Excellent question. It is the same operation, and O(1) is a mistake for the absolute worst case complexity, and the real answer for average complexity is somewhere in between.
More specifically, the complexity of cloning depends on a tricky parameter: the number of pages referenced strictly more than once in the whole database.
In order to understand that parameter, you first have to understand that Sanakirja stores everything in B trees (+ exactly one linked list, explained below), and does all the edits in a memory-mapped file. The file is divided in blocks of 4k = 4096 bytes (an atomic block for reading and writing on many file systems and memory architectures).
You can store a number of B trees in the same file, actually as many as 64 bits integers in the first 4096 bytes page in the file (i.e. you can store up to 512 B trees, minus a small constant < 10, let’s say at most 500 trees).
The reason is, the address to the root of each of the trees in the file is stored on the first page of the file. This was chosen because synchronising a single page to disk is the only thing that’s guaranteed to be atomic on good file systems.
Now, imagine the case of a single B tree stored in a file. Sanakirja represents exactly two things for that tree: a list of unused pages, freed by previous transactions, and an actual B tree.
Now, every time you add or remove a key, unused pages will be allocated, others will be “temporarily freed” (i.e. free for future transactions to use, but not for the current one, since we want to be able to cancel the transactions, and also since concurrent transactions might be reading it, so we don’t want to overwrite it).
Now, since everything uses copy-on-write, cloning a tree just duplicates the pointer to the root, i.e. increases a reference counter to the root. When one of the clones is changed, the root will be duplicated (i.e. there will be two different pages holding a copy of the root), and all the children that have not changed will be pointed to by the two copies. Hence, all those children will need their reference count to be incremented, and since the root has been cloned, both copies are now referenced only once, their reference count has to be decremented.
The last thing to understand to understand the complexity story, is where these reference counts are stored. We cannot store them on the pages themselves, because that would not be transactional (how do you keep track of all the reference counts that have changed, and revert them all?). Instead, they are themselves stored in another B tree.
But that poses another problem, which is that operations on that B tree need to allocate and free pages, but allocating and freeing might need to change the reference counts stored in the same B tree, which could result in infinite loops.
The solution to that is to store only reference counts when they are at least 2, and assume all pages that have a pointer to them but have no reference counter to have reference count 1. Then, since the B tree storing the reference counts is never cloned, its doesn’t need to store the reference counts for its own pages.
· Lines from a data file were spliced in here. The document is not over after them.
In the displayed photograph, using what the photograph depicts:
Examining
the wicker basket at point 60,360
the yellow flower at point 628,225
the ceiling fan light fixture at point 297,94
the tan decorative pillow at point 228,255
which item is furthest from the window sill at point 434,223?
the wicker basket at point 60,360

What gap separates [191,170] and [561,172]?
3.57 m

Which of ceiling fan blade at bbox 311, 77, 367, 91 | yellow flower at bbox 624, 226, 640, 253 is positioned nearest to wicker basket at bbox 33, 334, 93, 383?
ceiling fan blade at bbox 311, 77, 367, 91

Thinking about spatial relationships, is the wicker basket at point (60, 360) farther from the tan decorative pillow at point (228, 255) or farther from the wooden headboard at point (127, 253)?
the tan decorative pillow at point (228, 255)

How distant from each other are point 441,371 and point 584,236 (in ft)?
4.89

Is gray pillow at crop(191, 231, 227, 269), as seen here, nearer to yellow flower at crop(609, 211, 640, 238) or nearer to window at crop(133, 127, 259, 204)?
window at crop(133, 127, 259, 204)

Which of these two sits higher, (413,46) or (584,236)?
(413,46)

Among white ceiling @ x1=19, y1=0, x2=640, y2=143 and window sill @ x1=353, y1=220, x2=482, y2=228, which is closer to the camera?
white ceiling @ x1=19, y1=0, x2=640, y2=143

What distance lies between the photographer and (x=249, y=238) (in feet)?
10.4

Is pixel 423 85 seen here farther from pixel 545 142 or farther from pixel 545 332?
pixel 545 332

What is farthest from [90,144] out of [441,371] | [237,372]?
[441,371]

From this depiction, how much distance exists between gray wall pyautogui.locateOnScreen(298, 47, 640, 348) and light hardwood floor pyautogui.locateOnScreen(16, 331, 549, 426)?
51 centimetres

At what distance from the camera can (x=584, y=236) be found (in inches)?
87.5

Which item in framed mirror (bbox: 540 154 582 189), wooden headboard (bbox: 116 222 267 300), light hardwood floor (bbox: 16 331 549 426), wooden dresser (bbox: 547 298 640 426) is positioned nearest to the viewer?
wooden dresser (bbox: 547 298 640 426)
Now, on to the complexity of cloning: it is in O of the size of that last B tree, which depends on how many pages the different existing clones have in common. That is not super easy to study, since immediately after the fork, they have everything in common, the reference counting B tree is of size 1. After some number of operations after the fork, they have no page in common anymore, and the reference counting B tree is of size 0. I believe it peaks when half of the leaves are referenced twice, where the reference counting B tree has O(n) entries. But then its operations are all in O(log n). So, that’s a worst-case complexity not seen often.
Thanks you very much for the detailed explanation.